Slice your onions and carrots into long thin pieces and start to saute them in a little olive oil. Season with pepper and red pepper flakes and very little salt. Remember that we’ll be adding soy sauce later, which has a very high salt content. Unless you want to drink a gallon of water with your dinner, cut down on the salt when seasoning your veggies.
Do the same with your bell peppers and add them to the pan.
Then slice up your mushrooms and add them in with a little butter.
Once these are all mostly done cooking, I like to add the broccoli cut into pretty small florets – they don’t need too long to cook or they can get mushy and just start to dissolve. ugh.
Here’s a little trick I like to use. I think that ground ginger is a bit intense and like to use the real thing whenever possible so I bought a big knob of it about a month back and yup, you guessed it, stuck it in the freezer. Now whenever I make an Asian style meal or something needing a little fresh ginger flavor; I take it out and saw off a little piece.

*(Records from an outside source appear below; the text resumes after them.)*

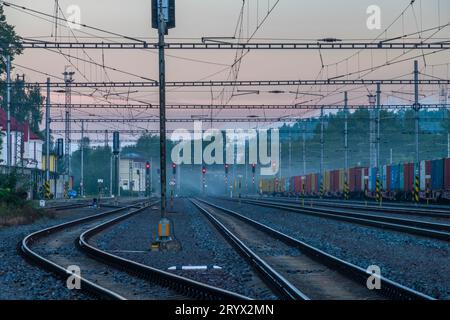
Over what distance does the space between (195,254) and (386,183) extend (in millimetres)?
45858

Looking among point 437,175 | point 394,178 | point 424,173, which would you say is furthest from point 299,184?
point 437,175

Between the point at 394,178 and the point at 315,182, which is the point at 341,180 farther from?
the point at 394,178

That’s probably about 1/4 inch thick. I also don’t really like pieces of ginger, so I don’t chop it up like I do garlic. Instead, I put this whole thing in and let it do a little melting to get just a hint of ginger flavor. Just make sure you fish it out at the end! Nobody wants to chomp down on this thing.

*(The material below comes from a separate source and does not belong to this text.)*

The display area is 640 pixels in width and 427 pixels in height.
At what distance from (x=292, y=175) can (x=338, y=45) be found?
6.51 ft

Next I add the bean sprouts and some chopped garlic. You’ve probably noticed that I like to add garlic at the end of my veggie cooking in all these recipes and here’s why – garlic can burn and turn bitter if it gets cooked too long so minimal time on the heat is better.
Sometimes I’ll make brown rice with stir fry but we both really like these rice noodles. Whichever you choose, plan out your timing and cook according to the package instructions.
Just before adding the meat, I’ll pour just a TBS or two of the rice wine over the vegetables (“sweet cooking rice seasoning”) and let it cook out for a minute. Then a few TBS of soy sauce and a couple drops of sesame oil. Really, this stuff is strong, a couple drops will be plenty.
I always get so intimidated buying beef – I need some sort of cheat sheet for what cuts are used for what kind of cooking…so if anyone has some tips I’ll take them! Sometimes I luck out though, like when I came across “stir fry steak” that was pretty inexpensive and already cut into these nice little strips. Love it when they make it so easy for me! I have learned that with cheaper meats, you need to be very careful about over-cooking or it can become very tough and chewy. So as soon as the pink is gone – you’re done!
When the noodles are done cooking, I like to add them into the stir-fry pan and stir it all around to get them nicely coated in the sauce; much like you would do when making spaghetti. If your sauce looks a little thin – just add more of each of the 3 ingredients (in the same proportions as before).
Time to serve! I like to add a few sesame seeds to the top and a couple extra drops of soy sauce. Someday I might actually invest in a wok and then I can make some REAL stir fry.